Task details ▸ Lift out all lines below that contain "burst".

Stored items from a collection
-- Opening Marker --
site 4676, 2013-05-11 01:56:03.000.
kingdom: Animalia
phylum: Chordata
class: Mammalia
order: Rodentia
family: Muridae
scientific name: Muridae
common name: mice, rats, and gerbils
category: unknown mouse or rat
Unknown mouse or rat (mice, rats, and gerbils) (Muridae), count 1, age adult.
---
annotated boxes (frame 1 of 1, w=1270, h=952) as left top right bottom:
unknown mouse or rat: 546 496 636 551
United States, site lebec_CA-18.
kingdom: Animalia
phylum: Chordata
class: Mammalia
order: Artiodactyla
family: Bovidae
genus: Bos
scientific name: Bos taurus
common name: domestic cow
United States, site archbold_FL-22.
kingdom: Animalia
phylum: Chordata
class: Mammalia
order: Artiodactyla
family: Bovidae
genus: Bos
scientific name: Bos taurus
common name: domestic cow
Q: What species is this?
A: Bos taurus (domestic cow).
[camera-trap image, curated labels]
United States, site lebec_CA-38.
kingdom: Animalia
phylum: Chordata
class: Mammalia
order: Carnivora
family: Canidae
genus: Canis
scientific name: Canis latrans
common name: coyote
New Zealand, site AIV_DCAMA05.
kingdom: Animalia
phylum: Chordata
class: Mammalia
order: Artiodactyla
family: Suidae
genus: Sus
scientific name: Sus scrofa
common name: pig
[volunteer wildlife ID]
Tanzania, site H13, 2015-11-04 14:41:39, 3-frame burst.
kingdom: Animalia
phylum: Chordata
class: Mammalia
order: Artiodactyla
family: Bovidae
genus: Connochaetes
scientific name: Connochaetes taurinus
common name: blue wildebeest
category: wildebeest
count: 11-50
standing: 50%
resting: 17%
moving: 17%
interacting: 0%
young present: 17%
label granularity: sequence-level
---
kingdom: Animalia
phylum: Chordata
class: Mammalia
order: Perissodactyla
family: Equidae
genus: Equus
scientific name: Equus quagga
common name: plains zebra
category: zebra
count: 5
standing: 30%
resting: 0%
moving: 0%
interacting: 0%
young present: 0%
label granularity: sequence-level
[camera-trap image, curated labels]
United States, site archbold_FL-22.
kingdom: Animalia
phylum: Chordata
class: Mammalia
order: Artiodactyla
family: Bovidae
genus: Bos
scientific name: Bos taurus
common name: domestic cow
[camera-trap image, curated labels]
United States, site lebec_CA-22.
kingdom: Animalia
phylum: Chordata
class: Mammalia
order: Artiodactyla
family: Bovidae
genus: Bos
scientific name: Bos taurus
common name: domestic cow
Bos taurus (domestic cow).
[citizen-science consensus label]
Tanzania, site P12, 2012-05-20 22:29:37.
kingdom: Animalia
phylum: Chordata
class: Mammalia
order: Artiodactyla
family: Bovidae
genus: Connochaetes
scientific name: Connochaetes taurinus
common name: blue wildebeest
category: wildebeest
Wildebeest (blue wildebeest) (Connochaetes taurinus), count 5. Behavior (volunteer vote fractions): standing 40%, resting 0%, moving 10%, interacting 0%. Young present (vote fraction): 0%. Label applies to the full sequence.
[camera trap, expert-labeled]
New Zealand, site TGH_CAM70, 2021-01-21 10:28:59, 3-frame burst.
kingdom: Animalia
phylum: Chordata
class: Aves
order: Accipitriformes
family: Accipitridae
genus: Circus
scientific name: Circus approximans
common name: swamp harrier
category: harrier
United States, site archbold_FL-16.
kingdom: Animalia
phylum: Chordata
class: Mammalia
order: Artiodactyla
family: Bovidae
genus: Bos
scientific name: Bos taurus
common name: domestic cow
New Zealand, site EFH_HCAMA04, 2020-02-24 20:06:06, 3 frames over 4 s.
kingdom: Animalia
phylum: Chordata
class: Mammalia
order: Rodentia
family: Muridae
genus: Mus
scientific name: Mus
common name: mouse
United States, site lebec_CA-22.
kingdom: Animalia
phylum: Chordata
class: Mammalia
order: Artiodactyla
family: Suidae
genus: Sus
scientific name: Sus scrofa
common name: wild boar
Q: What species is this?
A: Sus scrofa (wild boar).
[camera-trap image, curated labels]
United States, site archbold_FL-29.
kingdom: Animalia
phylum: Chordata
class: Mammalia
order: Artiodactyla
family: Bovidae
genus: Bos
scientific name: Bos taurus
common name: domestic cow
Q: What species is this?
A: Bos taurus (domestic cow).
-- Closing Marker --
Output of the exercise ▸
Tanzania, site H13, 2015-11-04 14:41:39, 3-frame burst.
New Zealand, site TGH_CAM70, 2021-01-21 10:28:59, 3-frame burst.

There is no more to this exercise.